В оркестре Аушвица - Клокова Елена Викторовна страница 3.

Шрифт
Фон

Теперь я могу признаться: очень долго это было для меня опасной обузой, тем, что следовало скрывать. По возможности. Помню, как группа ребятишек пыталась силой затащить меня в один из кёльнских соборов, а я не знал, должен ли «признаться», почему мне там не место… Сам того не понимая, я примерял рубище еврея из гетто, который, выйдя за его стены, терпит оскорбления и горбится под ударами толпы.

Мне предстояло разобраться в противоречивых, тревожащих душу фактах и понять, когда История мира и наша история вошли в противоречие. Случилось это, конечно же, в Германии.

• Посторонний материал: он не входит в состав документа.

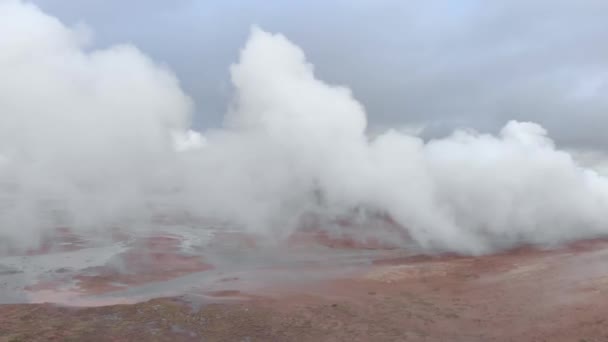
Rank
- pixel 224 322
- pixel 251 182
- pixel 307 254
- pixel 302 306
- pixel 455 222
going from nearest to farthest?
pixel 224 322 → pixel 302 306 → pixel 307 254 → pixel 455 222 → pixel 251 182

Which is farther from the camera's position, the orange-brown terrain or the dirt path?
Answer: the orange-brown terrain

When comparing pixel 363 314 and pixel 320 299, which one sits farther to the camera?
pixel 320 299

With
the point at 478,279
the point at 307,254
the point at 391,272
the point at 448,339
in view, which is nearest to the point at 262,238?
the point at 307,254

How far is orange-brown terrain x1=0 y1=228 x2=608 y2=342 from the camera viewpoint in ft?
40.1

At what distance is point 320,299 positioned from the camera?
1525cm

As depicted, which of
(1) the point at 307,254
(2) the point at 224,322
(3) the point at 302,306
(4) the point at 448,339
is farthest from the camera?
(1) the point at 307,254

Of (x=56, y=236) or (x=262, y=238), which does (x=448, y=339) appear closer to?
(x=262, y=238)

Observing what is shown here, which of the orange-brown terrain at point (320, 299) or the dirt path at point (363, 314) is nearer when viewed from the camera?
the dirt path at point (363, 314)

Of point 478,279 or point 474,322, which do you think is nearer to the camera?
point 474,322

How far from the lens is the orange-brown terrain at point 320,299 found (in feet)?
40.1

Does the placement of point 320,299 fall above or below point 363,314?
above

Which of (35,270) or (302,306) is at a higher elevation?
(35,270)

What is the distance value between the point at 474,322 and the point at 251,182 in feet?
102

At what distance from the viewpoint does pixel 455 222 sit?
27203 millimetres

Мне и сегодня непонятно твое упорное желание вернуться в эту страну. Тебе там было не место. Да, мы часто проводили в Германии отпуск, но поселиться навсегда… Ты трудилась, как каторжная, чтобы удержать на плаву салон Paris-Beauté, бросая вызов почтенному городу Кёльну. Шло время, и я все яснее различал в твоем немецком французский акцент. Общаясь с клиентками, ты то и дело восклицала «Да ну?» и «Нет!». Не знаю, делала ты это намеренно, чтобы подтвердить «франузскость» своего заведения, или устанавливала дистанцию между собой и дамочками в креслах.

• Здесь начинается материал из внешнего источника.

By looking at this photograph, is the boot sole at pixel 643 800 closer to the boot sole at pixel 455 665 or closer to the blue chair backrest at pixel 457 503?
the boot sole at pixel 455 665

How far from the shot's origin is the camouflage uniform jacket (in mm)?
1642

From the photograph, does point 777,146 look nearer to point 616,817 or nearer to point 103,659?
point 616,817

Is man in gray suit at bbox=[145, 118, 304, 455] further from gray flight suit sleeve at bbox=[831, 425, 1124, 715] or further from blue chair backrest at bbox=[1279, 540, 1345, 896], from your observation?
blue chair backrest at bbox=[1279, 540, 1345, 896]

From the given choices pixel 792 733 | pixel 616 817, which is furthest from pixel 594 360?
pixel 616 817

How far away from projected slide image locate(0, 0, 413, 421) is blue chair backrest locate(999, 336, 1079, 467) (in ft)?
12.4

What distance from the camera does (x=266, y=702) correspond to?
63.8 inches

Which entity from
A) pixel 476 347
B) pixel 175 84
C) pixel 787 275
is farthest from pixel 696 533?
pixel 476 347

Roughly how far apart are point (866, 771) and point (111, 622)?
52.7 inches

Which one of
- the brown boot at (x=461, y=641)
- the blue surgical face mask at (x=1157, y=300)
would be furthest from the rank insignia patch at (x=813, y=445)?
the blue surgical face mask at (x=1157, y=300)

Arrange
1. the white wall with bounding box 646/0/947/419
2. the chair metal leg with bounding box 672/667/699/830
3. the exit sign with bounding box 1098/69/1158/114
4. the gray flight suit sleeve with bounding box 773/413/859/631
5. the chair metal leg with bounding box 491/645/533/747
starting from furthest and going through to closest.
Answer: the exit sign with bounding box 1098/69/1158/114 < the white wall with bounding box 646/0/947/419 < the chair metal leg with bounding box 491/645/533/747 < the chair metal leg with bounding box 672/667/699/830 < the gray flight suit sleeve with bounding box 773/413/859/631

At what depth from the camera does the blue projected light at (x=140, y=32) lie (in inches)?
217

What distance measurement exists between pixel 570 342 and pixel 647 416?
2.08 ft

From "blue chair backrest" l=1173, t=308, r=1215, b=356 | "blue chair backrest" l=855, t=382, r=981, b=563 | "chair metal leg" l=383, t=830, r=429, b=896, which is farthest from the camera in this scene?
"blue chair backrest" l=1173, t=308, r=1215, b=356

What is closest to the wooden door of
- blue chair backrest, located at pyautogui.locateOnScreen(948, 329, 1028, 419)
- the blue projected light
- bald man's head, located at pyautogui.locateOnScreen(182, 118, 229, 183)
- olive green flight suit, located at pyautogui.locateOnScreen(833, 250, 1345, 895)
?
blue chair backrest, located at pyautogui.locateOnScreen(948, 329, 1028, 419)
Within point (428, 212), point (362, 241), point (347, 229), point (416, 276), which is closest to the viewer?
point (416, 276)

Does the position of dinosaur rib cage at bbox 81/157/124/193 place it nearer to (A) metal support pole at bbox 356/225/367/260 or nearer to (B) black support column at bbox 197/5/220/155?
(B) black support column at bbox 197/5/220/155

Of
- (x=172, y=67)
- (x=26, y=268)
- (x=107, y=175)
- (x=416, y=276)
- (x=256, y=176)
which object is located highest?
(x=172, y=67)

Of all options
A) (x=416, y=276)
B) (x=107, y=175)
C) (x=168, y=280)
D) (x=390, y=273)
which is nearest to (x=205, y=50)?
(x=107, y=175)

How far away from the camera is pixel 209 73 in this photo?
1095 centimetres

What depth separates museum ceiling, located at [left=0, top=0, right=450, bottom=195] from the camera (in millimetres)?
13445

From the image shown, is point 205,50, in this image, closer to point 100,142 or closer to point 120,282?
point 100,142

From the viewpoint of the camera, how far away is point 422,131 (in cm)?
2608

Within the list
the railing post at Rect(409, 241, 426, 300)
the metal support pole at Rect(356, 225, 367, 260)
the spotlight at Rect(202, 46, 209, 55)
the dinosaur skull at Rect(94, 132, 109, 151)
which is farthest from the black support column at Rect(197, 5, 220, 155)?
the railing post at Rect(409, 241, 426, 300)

В друзьях у тебя были одни французы, ну или франкофоны. Твое положение в Кёльне выглядело сугубо двусмысленным. Ты находилась далеко от семьи и была вольна жить как хотела, никто не мог осудить тебя за гипотетические шалости и похождения, но тебе не удалось создать «привязок по месту» и почувствовать себя дома. Точно так же – заинтересованно, но и отстраненно – ты относилась ко мне, и я перенял у тебя эту манеру.

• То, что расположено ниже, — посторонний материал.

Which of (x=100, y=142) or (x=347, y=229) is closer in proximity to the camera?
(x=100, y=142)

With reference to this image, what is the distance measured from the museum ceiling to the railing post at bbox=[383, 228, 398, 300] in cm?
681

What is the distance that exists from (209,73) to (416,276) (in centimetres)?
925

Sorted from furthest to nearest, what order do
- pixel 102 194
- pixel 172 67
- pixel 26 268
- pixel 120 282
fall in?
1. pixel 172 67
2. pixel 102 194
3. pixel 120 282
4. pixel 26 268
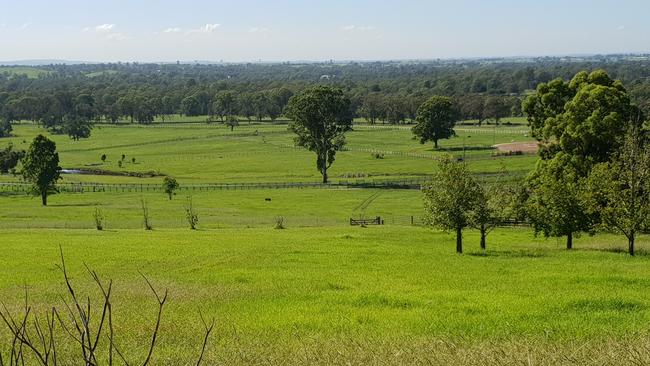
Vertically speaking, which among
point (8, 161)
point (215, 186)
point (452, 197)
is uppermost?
point (452, 197)

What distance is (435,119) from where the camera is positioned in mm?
130000

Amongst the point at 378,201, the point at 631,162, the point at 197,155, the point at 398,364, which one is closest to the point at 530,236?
the point at 631,162

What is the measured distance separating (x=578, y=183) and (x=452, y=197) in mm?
8896

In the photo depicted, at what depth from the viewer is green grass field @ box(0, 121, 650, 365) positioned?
14859 millimetres

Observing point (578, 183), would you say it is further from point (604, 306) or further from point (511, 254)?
point (604, 306)

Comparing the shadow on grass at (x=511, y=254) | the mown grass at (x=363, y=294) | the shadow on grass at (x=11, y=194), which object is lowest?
the shadow on grass at (x=11, y=194)

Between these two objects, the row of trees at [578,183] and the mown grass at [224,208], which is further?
the mown grass at [224,208]

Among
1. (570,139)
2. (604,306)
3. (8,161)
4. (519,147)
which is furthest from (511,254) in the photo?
(8,161)

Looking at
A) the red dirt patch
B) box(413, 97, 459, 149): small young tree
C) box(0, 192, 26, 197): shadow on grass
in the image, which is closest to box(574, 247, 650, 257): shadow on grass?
box(0, 192, 26, 197): shadow on grass

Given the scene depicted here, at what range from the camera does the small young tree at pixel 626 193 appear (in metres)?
36.5

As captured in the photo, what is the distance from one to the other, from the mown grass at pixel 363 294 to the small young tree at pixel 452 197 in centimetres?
209

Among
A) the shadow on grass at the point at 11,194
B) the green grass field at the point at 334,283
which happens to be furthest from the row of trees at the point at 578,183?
the shadow on grass at the point at 11,194

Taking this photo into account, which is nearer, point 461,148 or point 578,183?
point 578,183

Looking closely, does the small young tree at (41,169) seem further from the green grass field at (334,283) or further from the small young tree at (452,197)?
the small young tree at (452,197)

Салон Paris-Beauté процветал и считался почтенным заведением, «маленькая француженка» потихоньку приобретала в Кёльне известность, хотя сначала пришлось на всем экономить, ты даже ночевала тут же, в холле на синем раскладном диване. Позже у тебя появилось хорошее жилье, квартира, где я мог оставаться один и читать, пока ты была на работе. Ты не умела знакомить меня с ровесниками, а я понятия не имел, как заводятся друзья. Виновата была не застенчивость, а моя дикость. Сначала я проводил все дни в салоне, ужасно скучал и то и дело пытался привлечь твое внимание, даже если ты была занята с клиенткой. С тех пор томная обстановка и резкие запахи действуют на меня угнетающе, я вспоминаю свое «гаремное» существование и смутную тревогу из-за соседства с расслабленными женщинами. Я не мог их заинтересовать по причине малолетства и удостаивался от пришедших на завивку толстух нейтральных Guten Tag и Danke schön[9].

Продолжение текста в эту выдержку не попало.